Only those lines in the data below from the line containing "Doble grado ADE-ECO" through the line containing "El mercado de bienes", both included, should be restated word for word.

| Input data |
- - - - - - -

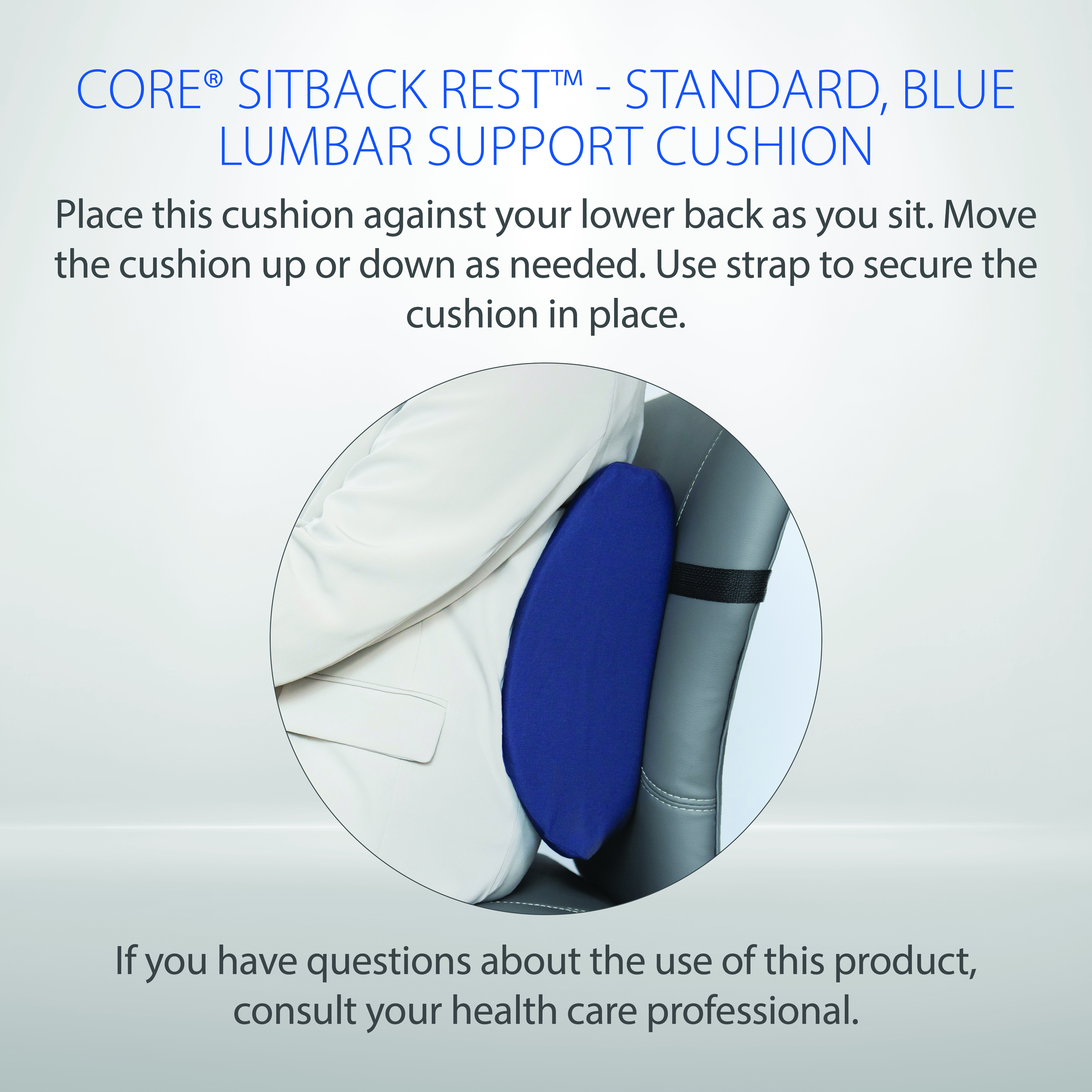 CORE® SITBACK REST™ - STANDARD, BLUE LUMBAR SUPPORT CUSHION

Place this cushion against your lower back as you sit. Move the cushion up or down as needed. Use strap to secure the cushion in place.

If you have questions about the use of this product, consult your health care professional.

- - - - - - -

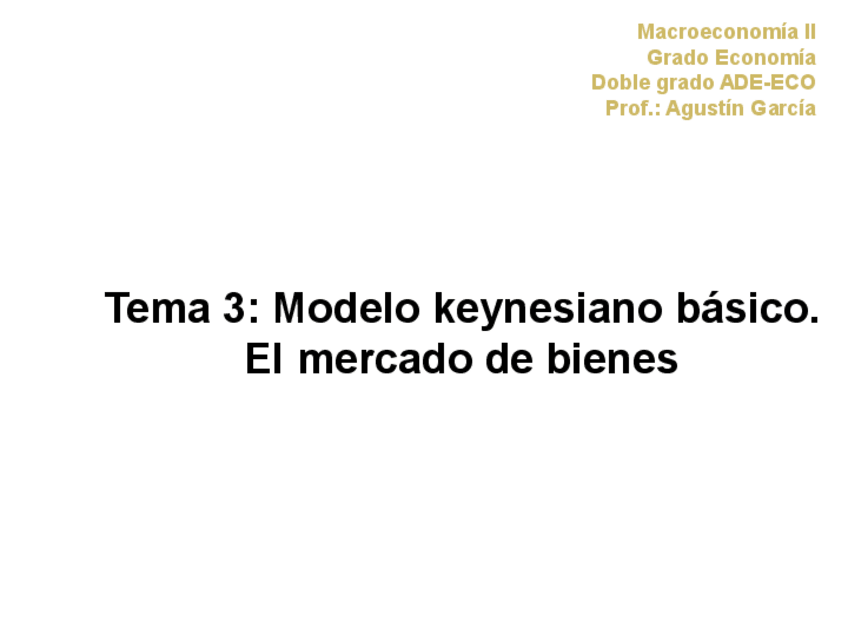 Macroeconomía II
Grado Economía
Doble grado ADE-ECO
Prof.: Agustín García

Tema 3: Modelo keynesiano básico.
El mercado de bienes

- - - - - - -

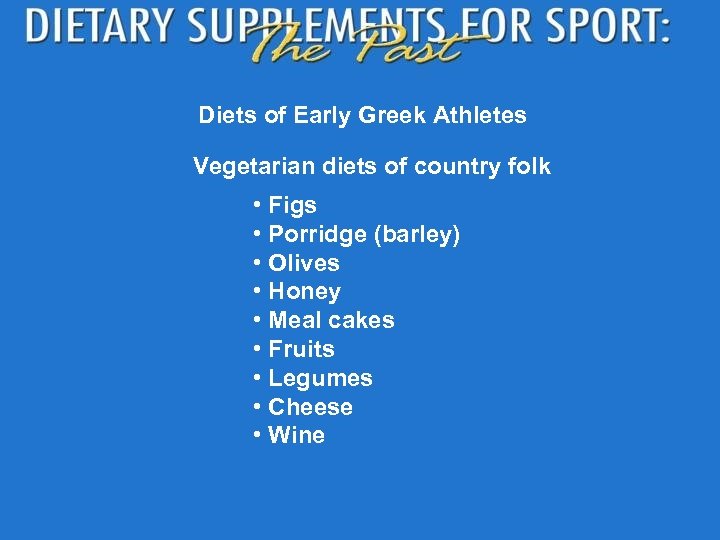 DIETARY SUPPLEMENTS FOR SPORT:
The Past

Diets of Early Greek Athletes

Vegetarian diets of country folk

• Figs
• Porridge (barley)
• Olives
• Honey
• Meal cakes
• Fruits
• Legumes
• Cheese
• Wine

- - - - - - -

| Response |
Doble grado ADE-ECO
Prof.: Agustín García

Tema 3: Modelo keynesiano básico.
El mercado de bienes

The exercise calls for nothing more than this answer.